You can even develop content for other complimentary website blogs or social media to drive traffic back to your content and website, which is called creating backlinks.
These web pages are typically designed for the purpose of selling one specific product or service and speak to the value and benefits it brings. These are great to drive traffic to, with the sole purpose of increasing sales or leads. Landing pages usually eliminate any distractions like menus or footers from the page, in order to simply convert customers.
Whether it’s weekly or monthly, newsletters can provide great value to customers by sharing pertinent and relevant information when they need it. You can promote your products and services here too, especially when you’re offering specials and discounts.
You should find out where your ideal customers are spending the most time. For example, which social channels, forums, and groups are they most active in? Then, leverage the power of social media to share your content and products. Not sure how to create social content? We show you how to create a social media calendar for the year in less than a day!
Collaborate with influencers, those who your audience already follows, knows, likes, and trusts to spread the word about your business and products.
Create powerful content in video format that can help your ideal customer - you can even upsell your product as a solution to their problem. These can either be live or pre-recorded.
Audio format doesn’t work for everything but may well be a great alternative when you have a lot of valuable information to share with your audience. They might want to listen to what you have to say while they workout or drive to work.
Another audio format that’s bite-sized and growing in popularity.
Plan out and create content that speaks to them
After all your research, now you can start to create a strategy and plan around the type of content you’ll produce that you know your audience is searching for and will love.

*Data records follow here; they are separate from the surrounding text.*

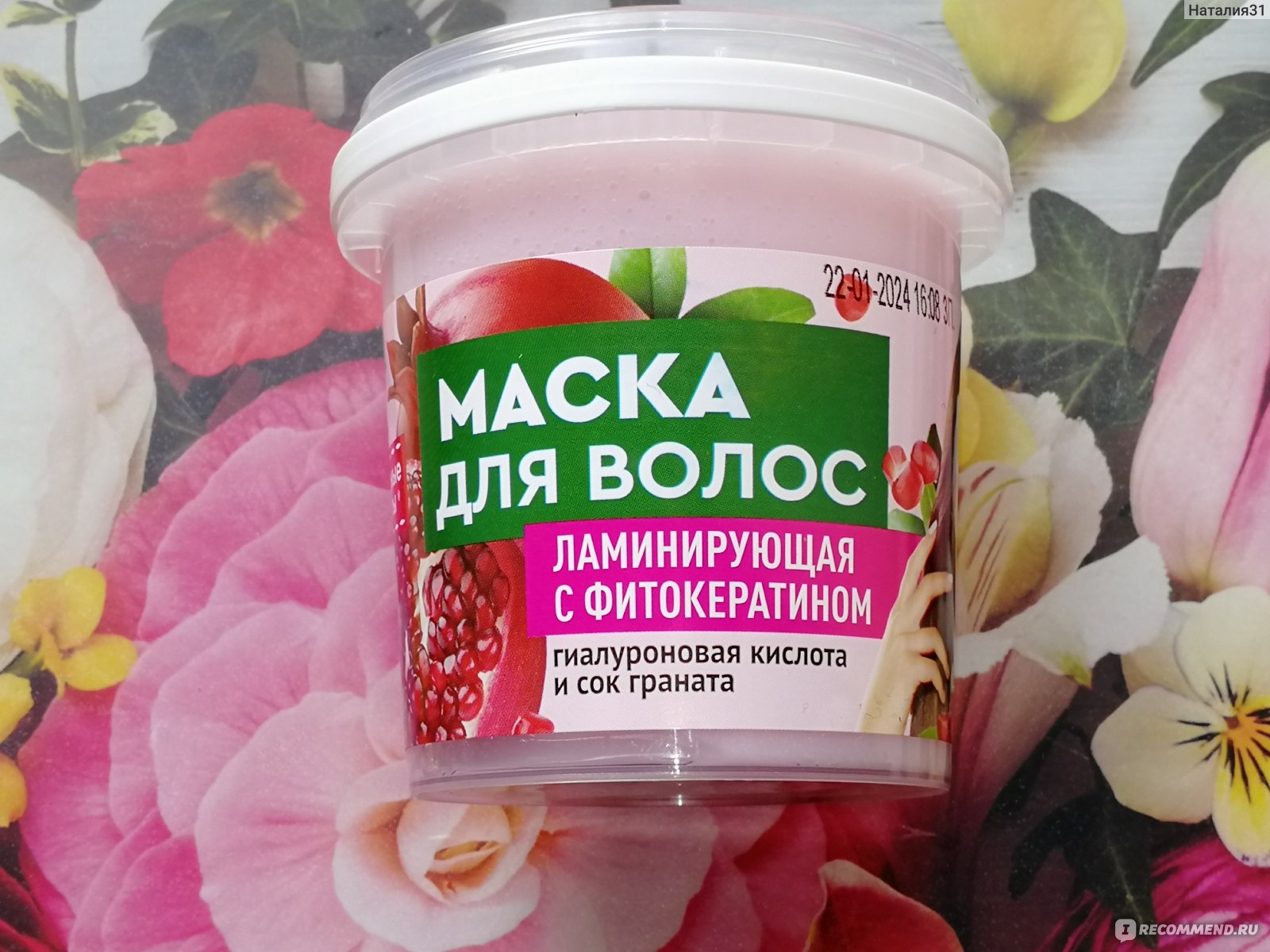 Маска для волос ФИТОкосметик Ламинирующая с фитокератином серии Organic  Народные Рецепты - «Хорошо подошла моим сухим окрашенным волосам. С тонкими  волосами главное не переборщить, тогда эффект точно порадует. Покажу  результат и расскажу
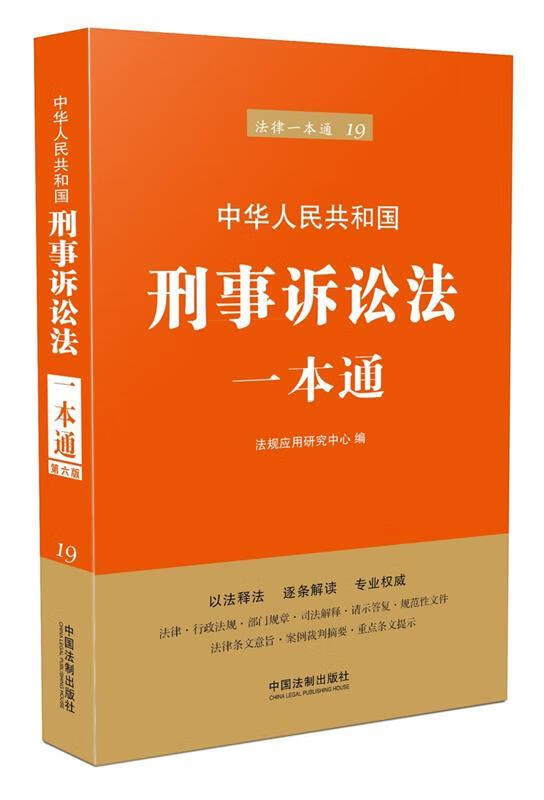 刑事诉讼法一本通 法规应用研究中心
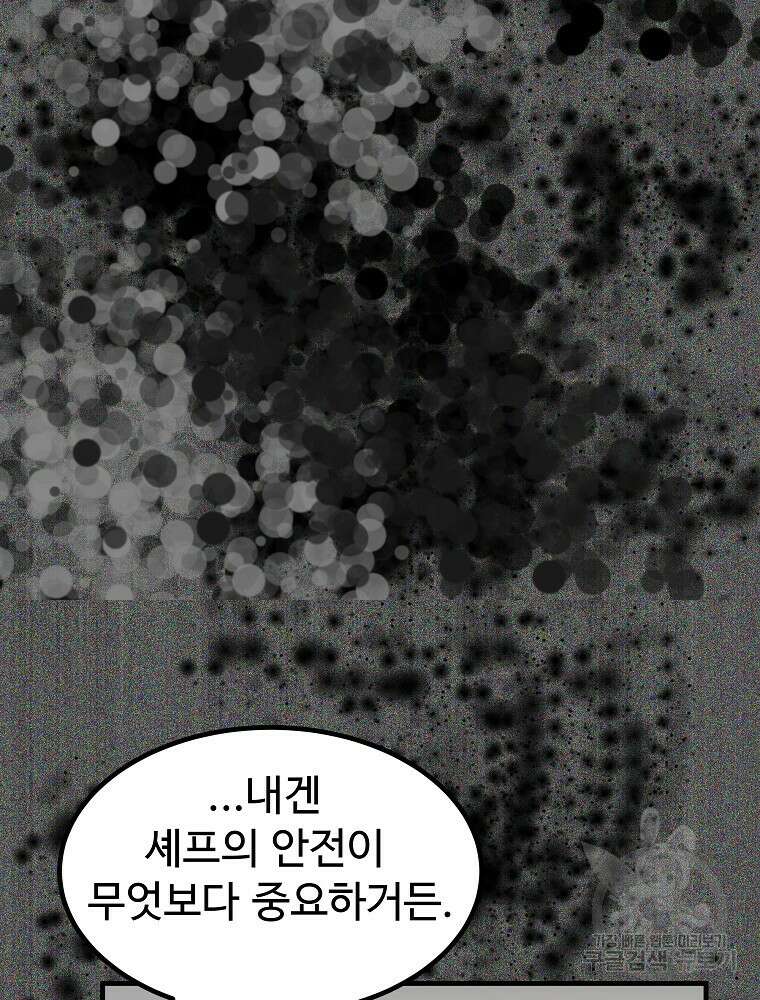 미친남녀 37화 8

There are a few things to keep in mind. Your content should be:
- Easily consumable
On average people need to see your content several times before they make a purchase from you! A ‘Rule of seven’ was created by marketing expert Dr. Jeffrey Lant who said a customer must see your content at least 7 times over an 18-month period before buying. It takes time for customers to develop the know, like, trust in you and your products so be sure to post often and get your content in front of your prospects as much as you can (without also creating fatigue, of course).
Speak their language
This is one of the most important things to keep in mind when creating content… use the same language your audience uses, and one you know will resonate with them!
For example, if you have a marketing metrics tool you’re looking to promote, you’ll likely use the lingo your audience uses like ‘KPIs’, ‘OKRs’, and ‘North Star’’ to name a few. You want the content to resonate with them, and that starts with using the language and terms they most naturally use to describe things in their niche and world.
To sum it up
The majority of your content should be adding value, and not just simply selling. Yes, whenever it makes sense you should be ‘plugging’ your products and services, but generally speaking, this should make up only around 20-25% of the content you produce.
It’s all about providing as much free value as you can to keep your prospects and customers coming back for more. If you can become the main source of information and resources for their needs, you will have loyal, repeat customers that will stick with you for life!